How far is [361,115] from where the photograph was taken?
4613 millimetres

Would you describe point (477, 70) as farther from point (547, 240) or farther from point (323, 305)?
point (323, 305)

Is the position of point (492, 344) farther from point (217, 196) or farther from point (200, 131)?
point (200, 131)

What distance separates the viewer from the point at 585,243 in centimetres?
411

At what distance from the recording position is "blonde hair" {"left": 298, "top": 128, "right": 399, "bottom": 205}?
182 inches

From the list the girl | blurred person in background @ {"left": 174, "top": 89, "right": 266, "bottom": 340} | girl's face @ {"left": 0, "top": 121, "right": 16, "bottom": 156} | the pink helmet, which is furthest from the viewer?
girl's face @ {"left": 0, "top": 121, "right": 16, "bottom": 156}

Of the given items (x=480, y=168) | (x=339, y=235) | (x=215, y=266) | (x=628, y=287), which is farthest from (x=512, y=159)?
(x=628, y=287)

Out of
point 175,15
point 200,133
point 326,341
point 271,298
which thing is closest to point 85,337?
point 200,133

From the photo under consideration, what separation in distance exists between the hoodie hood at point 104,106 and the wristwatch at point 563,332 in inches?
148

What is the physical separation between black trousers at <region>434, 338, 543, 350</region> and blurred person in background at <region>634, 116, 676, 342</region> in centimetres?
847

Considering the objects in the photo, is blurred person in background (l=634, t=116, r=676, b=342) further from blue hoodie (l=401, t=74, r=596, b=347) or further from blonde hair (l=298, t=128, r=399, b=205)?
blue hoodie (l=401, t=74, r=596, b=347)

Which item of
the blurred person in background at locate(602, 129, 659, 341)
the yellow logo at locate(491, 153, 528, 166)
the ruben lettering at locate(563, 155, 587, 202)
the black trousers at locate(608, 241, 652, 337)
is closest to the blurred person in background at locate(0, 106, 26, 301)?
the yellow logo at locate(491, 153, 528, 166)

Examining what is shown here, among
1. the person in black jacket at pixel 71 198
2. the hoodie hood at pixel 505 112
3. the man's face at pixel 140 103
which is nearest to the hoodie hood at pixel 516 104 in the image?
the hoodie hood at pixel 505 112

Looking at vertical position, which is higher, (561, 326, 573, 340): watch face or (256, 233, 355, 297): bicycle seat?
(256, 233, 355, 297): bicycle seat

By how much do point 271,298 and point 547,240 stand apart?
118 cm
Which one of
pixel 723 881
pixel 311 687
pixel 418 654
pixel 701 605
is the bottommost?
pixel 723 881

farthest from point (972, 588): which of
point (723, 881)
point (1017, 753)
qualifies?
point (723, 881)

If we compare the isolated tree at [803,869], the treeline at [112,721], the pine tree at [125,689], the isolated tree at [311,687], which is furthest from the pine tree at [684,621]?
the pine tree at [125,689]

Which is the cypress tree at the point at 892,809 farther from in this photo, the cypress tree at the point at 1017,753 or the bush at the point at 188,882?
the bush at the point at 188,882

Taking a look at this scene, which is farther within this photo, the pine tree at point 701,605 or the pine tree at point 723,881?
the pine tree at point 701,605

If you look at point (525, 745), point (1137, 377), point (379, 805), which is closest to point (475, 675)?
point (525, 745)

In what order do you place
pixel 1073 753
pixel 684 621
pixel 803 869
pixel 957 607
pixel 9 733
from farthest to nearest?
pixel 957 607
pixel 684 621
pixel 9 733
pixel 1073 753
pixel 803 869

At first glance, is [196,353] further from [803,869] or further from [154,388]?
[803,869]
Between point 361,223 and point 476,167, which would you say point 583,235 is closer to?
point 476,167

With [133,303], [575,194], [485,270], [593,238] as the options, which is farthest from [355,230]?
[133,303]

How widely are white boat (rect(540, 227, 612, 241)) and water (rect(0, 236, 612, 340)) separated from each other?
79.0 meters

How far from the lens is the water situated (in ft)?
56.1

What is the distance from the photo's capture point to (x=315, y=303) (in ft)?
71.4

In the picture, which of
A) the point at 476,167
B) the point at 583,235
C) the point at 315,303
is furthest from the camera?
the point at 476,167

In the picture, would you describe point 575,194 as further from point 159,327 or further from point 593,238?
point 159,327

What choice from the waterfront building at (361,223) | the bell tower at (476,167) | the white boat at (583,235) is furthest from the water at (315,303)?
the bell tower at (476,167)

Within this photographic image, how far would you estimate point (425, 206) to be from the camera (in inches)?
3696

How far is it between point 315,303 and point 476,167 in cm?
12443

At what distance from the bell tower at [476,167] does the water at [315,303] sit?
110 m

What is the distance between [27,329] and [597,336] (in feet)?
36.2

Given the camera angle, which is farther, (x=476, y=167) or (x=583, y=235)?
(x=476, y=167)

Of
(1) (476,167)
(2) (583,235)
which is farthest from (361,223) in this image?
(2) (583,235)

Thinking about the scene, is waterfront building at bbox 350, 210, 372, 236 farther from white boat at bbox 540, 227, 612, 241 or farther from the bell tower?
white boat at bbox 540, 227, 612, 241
-*-*-
■ Goal of the exercise ■
Write out every one of the entries above, word for word.

■ Answer for the task ■
How far is [361,115] from where the photograph was taken?
4613 millimetres

Would you describe point (477, 70) as farther from point (547, 240) or farther from point (323, 305)?
point (323, 305)

Is the position of point (492, 344) farther from point (217, 196) or farther from point (200, 131)?
point (200, 131)

What distance separates the viewer from the point at 585,243 in centimetres?
411

At what distance from the recording position is "blonde hair" {"left": 298, "top": 128, "right": 399, "bottom": 205}?
182 inches

From the list the girl | blurred person in background @ {"left": 174, "top": 89, "right": 266, "bottom": 340} | girl's face @ {"left": 0, "top": 121, "right": 16, "bottom": 156} | the pink helmet, which is furthest from the viewer?
girl's face @ {"left": 0, "top": 121, "right": 16, "bottom": 156}

Of the given items (x=480, y=168) | (x=339, y=235) | (x=215, y=266) | (x=628, y=287), which is farthest from (x=512, y=159)?
(x=628, y=287)

Out of
point 175,15
point 200,133
point 326,341
point 271,298
which thing is closest to point 85,337?
point 200,133

From the photo under consideration, what separation in distance exists between the hoodie hood at point 104,106 and the wristwatch at point 563,332 in inches?
148

What is the physical separation between black trousers at <region>434, 338, 543, 350</region> and blurred person in background at <region>634, 116, 676, 342</region> in centimetres?
847

Considering the objects in the photo, is blurred person in background (l=634, t=116, r=676, b=342) further from blue hoodie (l=401, t=74, r=596, b=347) or further from blonde hair (l=298, t=128, r=399, b=205)?
blue hoodie (l=401, t=74, r=596, b=347)

Which item of
the blurred person in background at locate(602, 129, 659, 341)
the yellow logo at locate(491, 153, 528, 166)
the ruben lettering at locate(563, 155, 587, 202)
the black trousers at locate(608, 241, 652, 337)
is closest to the blurred person in background at locate(0, 106, 26, 301)?
the yellow logo at locate(491, 153, 528, 166)

Examining what is shown here, among
1. the person in black jacket at pixel 71 198
2. the hoodie hood at pixel 505 112
3. the man's face at pixel 140 103
which is nearest to the hoodie hood at pixel 516 104 in the image?
the hoodie hood at pixel 505 112

Looking at vertical position, which is higher, (561, 326, 573, 340): watch face or (256, 233, 355, 297): bicycle seat?
(256, 233, 355, 297): bicycle seat

By how much do point 271,298 and point 547,240 stand apart?
118 cm
Which one of
pixel 723 881
pixel 311 687
pixel 418 654
pixel 701 605
is the bottommost?
pixel 723 881

farthest from point (972, 588): which of
point (723, 881)
point (1017, 753)
qualifies?
point (723, 881)

If we compare the isolated tree at [803,869], the treeline at [112,721], the pine tree at [125,689], the isolated tree at [311,687], which is furthest from the pine tree at [684,621]?
the pine tree at [125,689]

Which is the cypress tree at the point at 892,809 farther from in this photo, the cypress tree at the point at 1017,753 or the bush at the point at 188,882?
the bush at the point at 188,882

Taking a look at this scene, which is farther within this photo, the pine tree at point 701,605 or the pine tree at point 723,881?
the pine tree at point 701,605

If you look at point (525, 745), point (1137, 377), point (379, 805), which is closest to point (475, 675)?
point (525, 745)

In what order do you place
pixel 1073 753
pixel 684 621
pixel 803 869
pixel 957 607
pixel 9 733
from farthest to nearest?
pixel 957 607
pixel 684 621
pixel 9 733
pixel 1073 753
pixel 803 869

At first glance, is [196,353] further from [803,869] or further from [154,388]?
[803,869]
Between point 361,223 and point 476,167, which would you say point 583,235 is closer to?
point 476,167

With [133,303], [575,194], [485,270], [593,238] as the options, which is farthest from [355,230]?
[133,303]

How widely are white boat (rect(540, 227, 612, 241)) and water (rect(0, 236, 612, 340)) separated from each other?
79.0 meters

How far from the lens is the water situated (in ft)?
56.1

What is the distance from the photo's capture point to (x=315, y=303) (in ft)?
71.4

In the picture, which of
A) the point at 476,167
B) the point at 583,235
C) the point at 315,303
is furthest from the camera?
the point at 476,167

In the picture, would you describe point 575,194 as further from point 159,327 or further from point 593,238?
point 159,327

What choice from the waterfront building at (361,223) | the bell tower at (476,167) | the white boat at (583,235) is furthest from the water at (315,303)?
the bell tower at (476,167)

Within this photographic image, how far would you estimate point (425, 206) to be from the camera (in inches)?
3696

How far is it between point 315,303 and point 476,167 in cm?
12443

At what distance from the bell tower at [476,167] does the water at [315,303] sit?
110 m

What is the distance between [27,329] and [597,336] (in feet)?
36.2

Given the camera angle, which is farther, (x=476, y=167) or (x=583, y=235)?
(x=476, y=167)

Of
(1) (476,167)
(2) (583,235)
which is farthest from (361,223) in this image?
(2) (583,235)

Thinking about the scene, is waterfront building at bbox 350, 210, 372, 236 farther from white boat at bbox 540, 227, 612, 241 or farther from the bell tower?
white boat at bbox 540, 227, 612, 241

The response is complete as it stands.